The Nominating Committee of the Trustees, which consists solely
of Trustees who are independent with no financial interest in
Putnam Management, recommends that the number of Trustees be
fixed at sixteen and that shareholders vote for the election of
the nominees for Trustees.
                                    
                What are the Trustees' responsibilities?
                                    
The Trustees are responsible for the general oversight of your
fund's business and for assuring that your fund is managed in the
best interests of the shareholders.
                                    
                               Proposal 2
                          Election of Auditors
                                    
         Who has selected the independent auditors of the fund?
                                    
The Trustees have selected PricewaterhouseCoopers LLP as the
independent auditors of your fund and shareholders are being
asked to ratify the selection for the current year.
                                    
What were the reasons for the selection of PricewaterhouseCoopers
LLP as the independent auditors of the fund?
                                    
The Trustees selected PricewaterhouseCoopers LLP primarily based
on its expertise as auditors of investment companies, the quality
of its audit services and the competitiveness of its fees.

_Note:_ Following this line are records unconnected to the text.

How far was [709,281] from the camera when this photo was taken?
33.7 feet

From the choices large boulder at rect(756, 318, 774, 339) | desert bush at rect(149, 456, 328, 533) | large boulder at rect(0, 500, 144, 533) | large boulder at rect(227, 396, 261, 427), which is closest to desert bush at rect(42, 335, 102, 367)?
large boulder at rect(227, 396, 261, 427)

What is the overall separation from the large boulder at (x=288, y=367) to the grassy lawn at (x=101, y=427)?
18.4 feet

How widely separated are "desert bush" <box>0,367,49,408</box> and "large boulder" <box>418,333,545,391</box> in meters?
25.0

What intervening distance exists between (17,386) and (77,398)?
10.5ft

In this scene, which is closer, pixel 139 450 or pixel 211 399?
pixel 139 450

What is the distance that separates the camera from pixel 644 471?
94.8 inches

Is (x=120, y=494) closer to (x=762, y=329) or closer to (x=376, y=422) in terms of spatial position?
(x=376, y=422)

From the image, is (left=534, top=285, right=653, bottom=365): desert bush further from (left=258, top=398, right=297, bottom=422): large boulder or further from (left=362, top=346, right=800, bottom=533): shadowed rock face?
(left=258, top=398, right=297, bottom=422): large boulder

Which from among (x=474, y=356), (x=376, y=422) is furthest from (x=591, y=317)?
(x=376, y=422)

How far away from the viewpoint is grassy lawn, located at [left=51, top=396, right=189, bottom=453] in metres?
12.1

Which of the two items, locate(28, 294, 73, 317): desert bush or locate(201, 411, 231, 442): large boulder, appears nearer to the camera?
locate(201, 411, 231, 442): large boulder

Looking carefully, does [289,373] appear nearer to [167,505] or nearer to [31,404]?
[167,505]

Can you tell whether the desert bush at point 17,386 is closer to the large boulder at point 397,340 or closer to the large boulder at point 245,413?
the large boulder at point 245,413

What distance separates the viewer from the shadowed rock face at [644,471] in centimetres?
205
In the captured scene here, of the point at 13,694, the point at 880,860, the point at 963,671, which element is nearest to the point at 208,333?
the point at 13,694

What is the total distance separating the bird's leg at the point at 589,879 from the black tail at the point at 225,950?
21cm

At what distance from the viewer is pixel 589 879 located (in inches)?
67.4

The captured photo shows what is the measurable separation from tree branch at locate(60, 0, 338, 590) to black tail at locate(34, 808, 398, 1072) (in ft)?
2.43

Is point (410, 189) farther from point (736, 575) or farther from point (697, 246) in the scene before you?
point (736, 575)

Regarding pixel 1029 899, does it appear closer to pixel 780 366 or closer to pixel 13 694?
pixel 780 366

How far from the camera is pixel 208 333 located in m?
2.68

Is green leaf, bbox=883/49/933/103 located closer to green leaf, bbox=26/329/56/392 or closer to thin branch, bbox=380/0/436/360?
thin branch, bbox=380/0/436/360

                                     
                                    
                               Proposal 3
               Amending the fund's fundamental investment 
                restriction with respect to making loans
                                    
                    What are the Trustees proposing?
                                    
The Trustees are recommending that the fund's fundamental
investment restriction with respect to making loans be revised to 
reflect the standard restriction expected to be used by other
Putnam funds and to clarify that the fund is permitted to
participate in a proposed interfund lending program as described
in Proposal 3 in the Proxy Statement.
                                    
If the proposal is approved, the fund would be able to
participate in an interfund lending program and make loans to
other Putnam funds.  The fund would only make loans under the
program if it could receive an interest rate higher than those
available for repurchase agreements.  There is a risk that the 
fund could experience a delay in obtaining prompt repayment of a
loan and, unlike repurchase agreements, the fund would not
necessarily have received collateral for its loan.  A delay in
obtaining prompt payment could cause the fund to miss an
investment opportunity or to incur costs to borrow money to
replace the delayed payment.
                                    
Since the Putnam funds may be considered affiliated parties,
interfund lending may be prohibited by the Investment Company Act
of 1940 and would be implemented only upon receipt of an
exemptive order of the Securities and Exchange Commission.